Analogously, the Court has now decided that people living with HIV also belong to a vulnerable group. The consequence of this reading is that the State is afforded only a narrow margin of appreciation. The relevant paragraph is worth quoting at length here, because the Court denounces the stigma that is attached to people living with HIV in a very thoughtful and thorough way.

“From the onset of the epidemic in the 1980s, people living with HIV/AIDS have suffered from widespread stigma and exclusion, including within the Council of Europe region . . . In the early years of the epidemic when HIV/AIDS diagnosis was nearly always a lethal condition and very little was known about the risk of transmission, people were scared of those infected due to fear of contagion. Ignorance about how the disease spreads has bred prejudices which, in turn, has stigmatised or marginalised those who carry the virus.
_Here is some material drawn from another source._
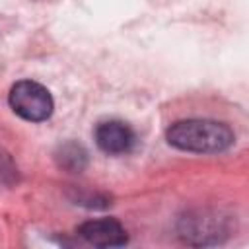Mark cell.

As the information on ways of transmission accumulated, HIV infection has been traced back to behaviours – such as same-sex intercourse, drug injection, prostitution or promiscuity – that were already stigmatised in many societies, creating a false nexus between the infection and personal irresponsibility and reinforcing other forms of stigma and discrimination, such as racism, homophobia or misogyny. In recent times, despite considerable progress in HIV prevention and better access to HIV treatment, stigma and related discrimination against people living with HIV/AIDS has remained a subject of great concern for all international organisations active in the field of HIV/AIDS. . . The Court therefore considers that people living with HIV are a vulnerable group with a history of prejudice and stigmatisation and that the State should be afforded only a narrow margin of appreciation in choosing measures that single out this group for differential treatment on the basis of their HIV status
.” (par. 64)

Subsequently, the Court applies the very weighty reasons-test and subjects the justifications that the State has brought forward for the rule that prevents HIV-infected persons from obtaining citizenship to a rigorous scrutiny. It is noteworthy that, while scrutinizing the justifications, the Court dismantles a stereotype that underlies the State’s measure, namely that persons infected with HIV will indulge in unsafe (read: promiscuous and unsafe) behaviour: “Excluding HIV-positive non-nationals from entry and/or residence in order to prevent HIV transmission is based on the assumption that they will engage in specific unsafe behaviour and that the national will also fail to protect himself or herself. This assumption amounts to a generalisation which is not founded in fact and fails to take into account the individual situation, such as that of the applicant.” (par. 68) After an in-depth investigation of the justifications brought forward by the State, the Court concludes that these are not reasonable and objective and that the applicant is a victim of discrimination.

As to the possible consequences this judgment might have, Interights, the NGO which has submitted a third party intervention which has clearly been very influential with the Court, comments: “While there remains a sizeable minority of countries in the world that enforce HIV-related travel restrictions in some for or other, the potential impact of the Court’s judgment extends beyond the Council of Europe, being the first authoritative condemnation of such measures by an international or regional human rights adjudicator.” (see here)

Last year, I blogged about Alajos Kiss that “this is the sort of perspective the Court should embrace in all disability cases.” Now, with Kiyutin v. Russia, the Court shows us what a human rights approach to HIV can look like.